Authenticity is in short supply these days, but it comes naturally to the Up in Arms theatre company, led by the talented playwright Barney Norris. Their productions are infused with compassion and character, and this moving revival of David Storey’s 1989 play, ‘The March on Russia’, is no exception. It’s a play about coming home again; about generations divided, a family and country in flux, the yearning for progress and the frightening certainty of history repeating itself.
It’s Mr and Mrs Passmore’s sixtieth wedding anniversary and their children have instinctively returned home to Yorkshire (not far from the mining pits) to celebrate. It takes roughly five seconds for the old dynamics to set in and the elder Passmores are soon at each other’s throats, sisters Wendy and Eileen are attacking each other’s life choices and son Colin is quietly despairing in the corner.
Director Alice Hamilton has coaxed out some rich and instinctive performances, played out in the gloomy intimacy of James Perkins’ cramped and fire-lit home.
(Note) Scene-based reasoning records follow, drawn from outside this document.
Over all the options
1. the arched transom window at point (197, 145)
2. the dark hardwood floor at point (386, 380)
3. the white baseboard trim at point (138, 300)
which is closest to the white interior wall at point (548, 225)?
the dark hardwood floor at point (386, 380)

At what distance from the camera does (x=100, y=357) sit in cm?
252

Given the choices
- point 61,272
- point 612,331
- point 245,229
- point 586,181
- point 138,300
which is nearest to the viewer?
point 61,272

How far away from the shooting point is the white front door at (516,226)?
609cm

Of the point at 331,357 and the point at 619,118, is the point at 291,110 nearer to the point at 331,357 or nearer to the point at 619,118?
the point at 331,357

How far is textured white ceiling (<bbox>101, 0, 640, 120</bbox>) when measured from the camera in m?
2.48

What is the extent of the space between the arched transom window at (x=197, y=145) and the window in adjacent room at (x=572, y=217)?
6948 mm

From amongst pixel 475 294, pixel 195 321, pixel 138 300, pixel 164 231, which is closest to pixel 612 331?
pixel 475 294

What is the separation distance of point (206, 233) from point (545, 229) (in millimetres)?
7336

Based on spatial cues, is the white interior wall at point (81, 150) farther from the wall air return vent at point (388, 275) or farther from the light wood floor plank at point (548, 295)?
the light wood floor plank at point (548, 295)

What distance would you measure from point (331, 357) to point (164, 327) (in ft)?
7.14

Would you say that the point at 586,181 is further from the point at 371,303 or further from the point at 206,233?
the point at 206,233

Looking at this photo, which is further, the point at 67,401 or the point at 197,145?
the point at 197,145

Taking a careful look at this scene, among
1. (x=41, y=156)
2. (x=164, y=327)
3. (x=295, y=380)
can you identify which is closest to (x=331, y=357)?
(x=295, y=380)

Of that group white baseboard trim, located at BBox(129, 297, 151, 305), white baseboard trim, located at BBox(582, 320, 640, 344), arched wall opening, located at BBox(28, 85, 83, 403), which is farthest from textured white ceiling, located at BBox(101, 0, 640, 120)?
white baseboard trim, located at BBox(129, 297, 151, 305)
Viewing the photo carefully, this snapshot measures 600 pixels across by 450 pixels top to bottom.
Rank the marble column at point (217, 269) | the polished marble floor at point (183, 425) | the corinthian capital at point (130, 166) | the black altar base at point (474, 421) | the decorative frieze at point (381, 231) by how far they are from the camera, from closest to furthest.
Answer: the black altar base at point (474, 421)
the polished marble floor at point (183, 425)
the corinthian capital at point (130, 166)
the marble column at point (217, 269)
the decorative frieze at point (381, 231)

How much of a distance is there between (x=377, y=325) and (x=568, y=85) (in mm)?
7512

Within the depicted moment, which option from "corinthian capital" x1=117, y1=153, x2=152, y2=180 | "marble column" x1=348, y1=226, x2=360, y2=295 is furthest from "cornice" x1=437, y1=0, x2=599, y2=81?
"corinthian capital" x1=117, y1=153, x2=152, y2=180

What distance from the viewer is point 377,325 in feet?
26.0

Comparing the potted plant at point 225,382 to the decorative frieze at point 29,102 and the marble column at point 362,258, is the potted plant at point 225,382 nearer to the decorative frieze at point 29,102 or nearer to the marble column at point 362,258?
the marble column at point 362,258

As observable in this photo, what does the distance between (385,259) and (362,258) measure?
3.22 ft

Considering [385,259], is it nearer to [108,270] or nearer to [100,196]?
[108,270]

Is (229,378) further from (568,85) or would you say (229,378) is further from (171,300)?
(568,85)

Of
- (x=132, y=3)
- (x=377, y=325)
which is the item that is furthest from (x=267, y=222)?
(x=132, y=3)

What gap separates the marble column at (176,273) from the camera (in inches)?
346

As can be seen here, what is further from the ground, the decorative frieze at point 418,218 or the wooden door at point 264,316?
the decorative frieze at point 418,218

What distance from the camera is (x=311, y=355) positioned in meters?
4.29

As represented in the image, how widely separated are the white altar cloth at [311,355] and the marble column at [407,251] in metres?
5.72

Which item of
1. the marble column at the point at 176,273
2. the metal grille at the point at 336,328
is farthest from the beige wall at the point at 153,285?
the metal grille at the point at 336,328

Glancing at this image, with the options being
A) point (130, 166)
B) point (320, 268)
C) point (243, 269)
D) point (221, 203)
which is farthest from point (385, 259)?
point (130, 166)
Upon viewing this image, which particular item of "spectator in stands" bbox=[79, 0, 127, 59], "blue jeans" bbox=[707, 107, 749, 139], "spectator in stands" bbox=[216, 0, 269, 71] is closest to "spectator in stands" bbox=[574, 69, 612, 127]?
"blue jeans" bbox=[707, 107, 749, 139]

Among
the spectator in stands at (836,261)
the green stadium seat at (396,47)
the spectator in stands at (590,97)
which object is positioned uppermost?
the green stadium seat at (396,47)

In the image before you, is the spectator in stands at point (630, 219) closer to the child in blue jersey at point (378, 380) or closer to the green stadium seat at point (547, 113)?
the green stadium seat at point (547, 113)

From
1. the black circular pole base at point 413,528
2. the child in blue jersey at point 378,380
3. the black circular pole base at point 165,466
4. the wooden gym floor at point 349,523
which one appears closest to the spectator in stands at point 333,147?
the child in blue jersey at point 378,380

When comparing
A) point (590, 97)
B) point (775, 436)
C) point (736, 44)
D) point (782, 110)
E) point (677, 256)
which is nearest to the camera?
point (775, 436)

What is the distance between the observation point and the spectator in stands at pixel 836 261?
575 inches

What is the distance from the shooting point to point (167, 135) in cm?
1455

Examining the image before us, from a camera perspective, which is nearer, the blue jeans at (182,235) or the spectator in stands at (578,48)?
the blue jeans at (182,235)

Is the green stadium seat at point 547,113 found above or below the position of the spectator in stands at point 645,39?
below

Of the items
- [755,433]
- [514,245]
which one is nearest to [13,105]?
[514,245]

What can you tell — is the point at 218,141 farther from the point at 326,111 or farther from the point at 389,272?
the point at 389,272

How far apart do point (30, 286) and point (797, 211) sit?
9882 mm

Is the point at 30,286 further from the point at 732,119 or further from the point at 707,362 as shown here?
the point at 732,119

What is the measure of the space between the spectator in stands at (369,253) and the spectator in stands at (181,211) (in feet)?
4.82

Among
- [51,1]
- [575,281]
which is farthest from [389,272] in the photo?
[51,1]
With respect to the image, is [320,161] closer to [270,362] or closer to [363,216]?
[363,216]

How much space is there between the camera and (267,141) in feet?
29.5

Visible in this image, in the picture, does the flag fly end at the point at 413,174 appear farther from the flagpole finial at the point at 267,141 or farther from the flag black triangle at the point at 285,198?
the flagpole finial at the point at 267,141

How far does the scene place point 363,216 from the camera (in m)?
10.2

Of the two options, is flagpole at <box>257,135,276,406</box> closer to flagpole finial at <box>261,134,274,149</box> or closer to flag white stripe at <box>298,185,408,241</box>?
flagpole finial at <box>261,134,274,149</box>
Colin Tierney is suitably brooding as the adrift and academic son, Connie Walker’s ‘stay at home mum’ has a fuzzy warmth about her, and Sarah Belcher, as daughter and politician Wendy, has a restless intelligence that constantly threatens to sprout legs and leave.
Ian Gelder and Sue Wallace captivate as an aging couple caught in the same old patterns, utterly dependent on each other yet – somehow – isolated and alone. Their banter is bang-on and brilliantly funny (‘I’m not bickering. He is!’), but the flashes of gratitude and regret pierce deeply. And while this is a play about family above all, national politics lurk in the shadows. It all sounds horribly familiar when Mrs Passmore despairs: ‘I’ve never known such a rubbish generation.’ It’s a hard sentiment to swallow and yet these characters have been written with such compassion and intelligence that our eyes stay on them, even as they exit the stage.